Kontroversi Aturan Work From Home di Portugal

Orang tua memiliki hak untuk bekerja di rumah jika mereka memilih opsi tersebut.

Pixabay
Work from home (WFH) (ilustrasi). Portugal membuat undang-undang baru tentang bekerja dari rumah.
Rep: Dwina Agustin Red: Friska Yolandha

REPUBLIKA.CO.ID, LISBON -- Undang-undang baru Portugal tentang bekerja dari rumah membuat negara Uni Eropa (UE) itu terdengar seperti surga pekerja. Hanya saja, ada sederetan pertanyaan dari aturan yang terlihat menyenangkan pegawai itu.

Baca Juga


Perusahaan tidak dapat mencoba menghubungi staf mereka luar jam kerja. Mereka harus membantu staf membayar tagihan gas rumah, listrik, dan internet pekerja. Atasan dilarang menggunakan perangkat lunak digital untuk melacak dilakukan pekerja jarak jauh.

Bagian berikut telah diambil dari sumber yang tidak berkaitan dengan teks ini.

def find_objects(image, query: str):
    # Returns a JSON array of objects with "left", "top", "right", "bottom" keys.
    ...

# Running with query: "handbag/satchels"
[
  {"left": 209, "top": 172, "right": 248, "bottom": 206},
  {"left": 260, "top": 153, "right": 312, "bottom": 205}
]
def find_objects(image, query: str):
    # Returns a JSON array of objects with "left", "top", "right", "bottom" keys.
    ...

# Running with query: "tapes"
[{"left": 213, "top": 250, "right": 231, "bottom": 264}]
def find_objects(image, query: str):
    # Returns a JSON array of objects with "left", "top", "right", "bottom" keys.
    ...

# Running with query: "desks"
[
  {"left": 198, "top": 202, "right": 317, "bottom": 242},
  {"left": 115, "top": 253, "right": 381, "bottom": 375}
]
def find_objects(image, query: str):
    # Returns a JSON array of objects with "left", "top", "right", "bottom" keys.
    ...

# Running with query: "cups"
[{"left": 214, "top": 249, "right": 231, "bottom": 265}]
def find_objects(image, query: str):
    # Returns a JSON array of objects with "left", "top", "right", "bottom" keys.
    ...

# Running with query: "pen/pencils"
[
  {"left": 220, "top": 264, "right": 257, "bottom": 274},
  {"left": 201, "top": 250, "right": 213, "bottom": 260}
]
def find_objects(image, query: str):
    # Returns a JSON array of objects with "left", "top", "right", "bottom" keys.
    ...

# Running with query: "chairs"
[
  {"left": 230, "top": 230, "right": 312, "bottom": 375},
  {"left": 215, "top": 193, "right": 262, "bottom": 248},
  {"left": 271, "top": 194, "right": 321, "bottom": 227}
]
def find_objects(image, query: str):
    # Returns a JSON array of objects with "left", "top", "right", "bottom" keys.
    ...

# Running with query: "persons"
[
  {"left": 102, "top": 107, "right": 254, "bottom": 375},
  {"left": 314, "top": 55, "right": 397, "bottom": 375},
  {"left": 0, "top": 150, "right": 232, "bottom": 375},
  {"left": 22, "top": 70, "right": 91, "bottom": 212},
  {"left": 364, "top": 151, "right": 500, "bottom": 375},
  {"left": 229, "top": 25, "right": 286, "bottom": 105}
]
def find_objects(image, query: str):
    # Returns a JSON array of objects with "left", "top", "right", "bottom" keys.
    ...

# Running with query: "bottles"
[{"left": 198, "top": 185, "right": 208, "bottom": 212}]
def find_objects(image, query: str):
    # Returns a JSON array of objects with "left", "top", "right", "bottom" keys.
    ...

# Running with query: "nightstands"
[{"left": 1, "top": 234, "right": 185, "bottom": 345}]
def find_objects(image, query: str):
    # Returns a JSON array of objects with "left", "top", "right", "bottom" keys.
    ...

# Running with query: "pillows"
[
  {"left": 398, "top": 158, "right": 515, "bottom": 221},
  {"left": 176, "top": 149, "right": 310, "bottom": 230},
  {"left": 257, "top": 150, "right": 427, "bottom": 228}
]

Sebagian besar negara UE memiliki undang-undang khusus tentang kerja jarak jauh, meskipun dengan pendekatan yang berbeda. Banyak negara lain sedang mempertimbangkannya melalui amandemen, ekstensi, atau konvensi.

Ketika pekerjaan rumahan tumbuh dalam beberapa tahun terakhir, hak untuk memutuskan hubungan pekerja seperti memungkinkan staf untuk mengabaikan masalah pekerjaan di luar jam kerja formal diadopsi. Upaya ini sebelum pandemi sudah coba diterapkan di negara-negara seperti Jerman, Prancis, Italia, Spanyol, dan Belgia, kemudian ini sekarang menjadi standar hampir di semua negara.

Tapi Portugal mengambil konsep itu selangkah lebih maju, dengan mengalihkan tanggung jawab ke perusahaan. "Pemberi kerja memiliki kewajiban untuk menahan diri dari menghubungi karyawan di luar jam kerja, kecuali dalam situasi force majeure," uja aturan baru yang berarti peristiwa yang tidak terduga atau tidak dapat dikendalikan.

Orang tua atau pengasuh dengan anak-anak hingga delapan tahun memiliki hak untuk bekerja dari rumah jika mereka memilih. Kondisi ini bisa dilakukan selama jenis pekerjaan yang mereka lakukan sesuai dengan teleworking.

Denda untuk perusahaan yang melanggar hukum mencapai hampir 10.000 euro untuk setiap pelanggaran. Aturan Portugis dimaksudkan untuk mengatasi kelemahan dari apa yang dikenal sebagai WFH.

Hanya ada satu masalah, yaitu hukum mungkin tidak berfungsi. Kritikus mengatakan aturan baru itu setengah matang, kurang detail dan tidak layak. Mereka bahkan mungkin menjadi bumerang dengan membuat perusahaan enggan mengizinkan bekerja dari rumah sama sekali.

 

"Hukum ditulis dengan buruk dan tidak memenuhi kebutuhan siapa pun. Itu tidak baik untuk siapa pun. Itu tidak masuk akal," kata pengacara ketenagakerjaan di PLMJ, salah satu firma hukum utama Portugal, Jose Pedro Anacoreta.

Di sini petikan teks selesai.